**Exercise objective:**
Everything in the listing below must be set down again exactly.

[Start of section]

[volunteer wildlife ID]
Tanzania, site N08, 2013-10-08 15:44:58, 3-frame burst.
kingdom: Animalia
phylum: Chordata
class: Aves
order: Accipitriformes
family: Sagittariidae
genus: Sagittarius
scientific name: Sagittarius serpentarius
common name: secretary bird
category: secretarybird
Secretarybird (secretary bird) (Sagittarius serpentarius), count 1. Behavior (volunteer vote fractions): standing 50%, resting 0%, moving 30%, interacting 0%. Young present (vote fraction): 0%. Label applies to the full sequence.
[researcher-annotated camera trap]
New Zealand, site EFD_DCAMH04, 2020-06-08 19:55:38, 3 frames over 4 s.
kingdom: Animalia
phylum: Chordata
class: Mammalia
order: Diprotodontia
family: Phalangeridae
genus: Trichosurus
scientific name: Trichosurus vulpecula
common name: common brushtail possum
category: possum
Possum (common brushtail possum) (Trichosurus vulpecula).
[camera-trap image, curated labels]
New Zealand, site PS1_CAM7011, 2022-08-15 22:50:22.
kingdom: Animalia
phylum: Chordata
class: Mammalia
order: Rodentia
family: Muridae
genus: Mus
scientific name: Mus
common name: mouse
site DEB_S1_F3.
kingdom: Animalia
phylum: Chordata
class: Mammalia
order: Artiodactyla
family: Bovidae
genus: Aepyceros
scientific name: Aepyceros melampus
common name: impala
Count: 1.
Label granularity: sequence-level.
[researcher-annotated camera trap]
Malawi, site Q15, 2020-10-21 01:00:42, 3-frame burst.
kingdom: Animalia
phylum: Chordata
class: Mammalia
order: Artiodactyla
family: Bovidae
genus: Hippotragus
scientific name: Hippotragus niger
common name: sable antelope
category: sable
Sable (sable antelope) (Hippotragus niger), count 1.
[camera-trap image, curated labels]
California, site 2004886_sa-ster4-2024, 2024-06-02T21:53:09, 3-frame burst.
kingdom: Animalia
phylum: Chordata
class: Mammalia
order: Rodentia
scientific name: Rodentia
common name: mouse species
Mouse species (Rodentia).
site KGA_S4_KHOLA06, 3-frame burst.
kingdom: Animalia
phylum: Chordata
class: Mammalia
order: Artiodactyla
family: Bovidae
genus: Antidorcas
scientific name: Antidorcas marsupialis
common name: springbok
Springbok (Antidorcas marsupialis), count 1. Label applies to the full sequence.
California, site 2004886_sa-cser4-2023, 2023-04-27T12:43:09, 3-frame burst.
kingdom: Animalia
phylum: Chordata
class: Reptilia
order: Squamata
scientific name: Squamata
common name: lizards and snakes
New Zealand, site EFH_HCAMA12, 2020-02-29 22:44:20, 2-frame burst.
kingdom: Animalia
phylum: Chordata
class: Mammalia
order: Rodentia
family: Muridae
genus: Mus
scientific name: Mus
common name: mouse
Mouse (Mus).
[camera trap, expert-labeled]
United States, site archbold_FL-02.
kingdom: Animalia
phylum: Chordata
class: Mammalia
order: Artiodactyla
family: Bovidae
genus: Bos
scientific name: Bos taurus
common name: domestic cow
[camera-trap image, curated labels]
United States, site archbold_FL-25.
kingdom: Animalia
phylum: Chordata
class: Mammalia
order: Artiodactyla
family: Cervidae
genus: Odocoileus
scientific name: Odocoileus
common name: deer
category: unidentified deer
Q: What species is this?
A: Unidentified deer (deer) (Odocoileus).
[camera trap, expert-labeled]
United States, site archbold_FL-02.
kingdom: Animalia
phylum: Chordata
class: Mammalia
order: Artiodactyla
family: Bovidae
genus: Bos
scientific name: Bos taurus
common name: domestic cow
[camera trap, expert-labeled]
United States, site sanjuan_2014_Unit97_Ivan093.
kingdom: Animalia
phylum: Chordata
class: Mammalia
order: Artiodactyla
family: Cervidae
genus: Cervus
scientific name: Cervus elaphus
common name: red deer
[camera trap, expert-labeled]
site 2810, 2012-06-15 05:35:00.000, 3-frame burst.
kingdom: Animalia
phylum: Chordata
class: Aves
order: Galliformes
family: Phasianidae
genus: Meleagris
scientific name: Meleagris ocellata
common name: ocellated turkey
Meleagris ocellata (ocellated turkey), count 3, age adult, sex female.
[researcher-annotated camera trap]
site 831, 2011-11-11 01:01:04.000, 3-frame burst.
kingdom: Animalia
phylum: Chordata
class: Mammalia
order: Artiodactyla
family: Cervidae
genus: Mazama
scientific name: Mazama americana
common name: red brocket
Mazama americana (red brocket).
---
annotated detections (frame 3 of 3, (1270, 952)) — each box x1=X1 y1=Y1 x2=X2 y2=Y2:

[End of section]

**Expected answer:**
[volunteer wildlife ID]
Tanzania, site N08, 2013-10-08 15:44:58, 3-frame burst.
kingdom: Animalia
phylum: Chordata
class: Aves
order: Accipitriformes
family: Sagittariidae
genus: Sagittarius
scientific name: Sagittarius serpentarius
common name: secretary bird
category: secretarybird
Secretarybird (secretary bird) (Sagittarius serpentarius), count 1. Behavior (volunteer vote fractions): standing 50%, resting 0%, moving 30%, interacting 0%. Young present (vote fraction): 0%. Label applies to the full sequence.
[researcher-annotated camera trap]
New Zealand, site EFD_DCAMH04, 2020-06-08 19:55:38, 3 frames over 4 s.
kingdom: Animalia
phylum: Chordata
class: Mammalia
order: Diprotodontia
family: Phalangeridae
genus: Trichosurus
scientific name: Trichosurus vulpecula
common name: common brushtail possum
category: possum
Possum (common brushtail possum) (Trichosurus vulpecula).
[camera-trap image, curated labels]
New Zealand, site PS1_CAM7011, 2022-08-15 22:50:22.
kingdom: Animalia
phylum: Chordata
class: Mammalia
order: Rodentia
family: Muridae
genus: Mus
scientific name: Mus
common name: mouse
site DEB_S1_F3.
kingdom: Animalia
phylum: Chordata
class: Mammalia
order: Artiodactyla
family: Bovidae
genus: Aepyceros
scientific name: Aepyceros melampus
common name: impala
Count: 1.
Label granularity: sequence-level.
[researcher-annotated camera trap]
Malawi, site Q15, 2020-10-21 01:00:42, 3-frame burst.
kingdom: Animalia
phylum: Chordata
class: Mammalia
order: Artiodactyla
family: Bovidae
genus: Hippotragus
scientific name: Hippotragus niger
common name: sable antelope
category: sable
Sable (sable antelope) (Hippotragus niger), count 1.
[camera-trap image, curated labels]
California, site 2004886_sa-ster4-2024, 2024-06-02T21:53:09, 3-frame burst.
kingdom: Animalia
phylum: Chordata
class: Mammalia
order: Rodentia
scientific name: Rodentia
common name: mouse species
Mouse species (Rodentia).
site KGA_S4_KHOLA06, 3-frame burst.
kingdom: Animalia
phylum: Chordata
class: Mammalia
order: Artiodactyla
family: Bovidae
genus: Antidorcas
scientific name: Antidorcas marsupialis
common name: springbok
Springbok (Antidorcas marsupialis), count 1. Label applies to the full sequence.
California, site 2004886_sa-cser4-2023, 2023-04-27T12:43:09, 3-frame burst.
kingdom: Animalia
phylum: Chordata
class: Reptilia
order: Squamata
scientific name: Squamata
common name: lizards and snakes
New Zealand, site EFH_HCAMA12, 2020-02-29 22:44:20, 2-frame burst.
kingdom: Animalia
phylum: Chordata
class: Mammalia
order: Rodentia
family: Muridae
genus: Mus
scientific name: Mus
common name: mouse
Mouse (Mus).
[camera trap, expert-labeled]
United States, site archbold_FL-02.
kingdom: Animalia
phylum: Chordata
class: Mammalia
order: Artiodactyla
family: Bovidae
genus: Bos
scientific name: Bos taurus
common name: domestic cow
[camera-trap image, curated labels]
United States, site archbold_FL-25.
kingdom: Animalia
phylum: Chordata
class: Mammalia
order: Artiodactyla
family: Cervidae
genus: Odocoileus
scientific name: Odocoileus
common name: deer
category: unidentified deer
Q: What species is this?
A: Unidentified deer (deer) (Odocoileus).
[camera trap, expert-labeled]
United States, site archbold_FL-02.
kingdom: Animalia
phylum: Chordata
class: Mammalia
order: Artiodactyla
family: Bovidae
genus: Bos
scientific name: Bos taurus
common name: domestic cow
[camera trap, expert-labeled]
United States, site sanjuan_2014_Unit97_Ivan093.
kingdom: Animalia
phylum: Chordata
class: Mammalia
order: Artiodactyla
family: Cervidae
genus: Cervus
scientific name: Cervus elaphus
common name: red deer
[camera trap, expert-labeled]
site 2810, 2012-06-15 05:35:00.000, 3-frame burst.
kingdom: Animalia
phylum: Chordata
class: Aves
order: Galliformes
family: Phasianidae
genus: Meleagris
scientific name: Meleagris ocellata
common name: ocellated turkey
Meleagris ocellata (ocellated turkey), count 3, age adult, sex female.
[researcher-annotated camera trap]
site 831, 2011-11-11 01:01:04.000, 3-frame burst.
kingdom: Animalia
phylum: Chordata
class: Mammalia
order: Artiodactyla
family: Cervidae
genus: Mazama
scientific name: Mazama americana
common name: red brocket
Mazama americana (red brocket).
---
annotated detections (frame 3 of 3, (1270, 952)) — each box x1=X1 y1=Y1 x2=X2 y2=Y2:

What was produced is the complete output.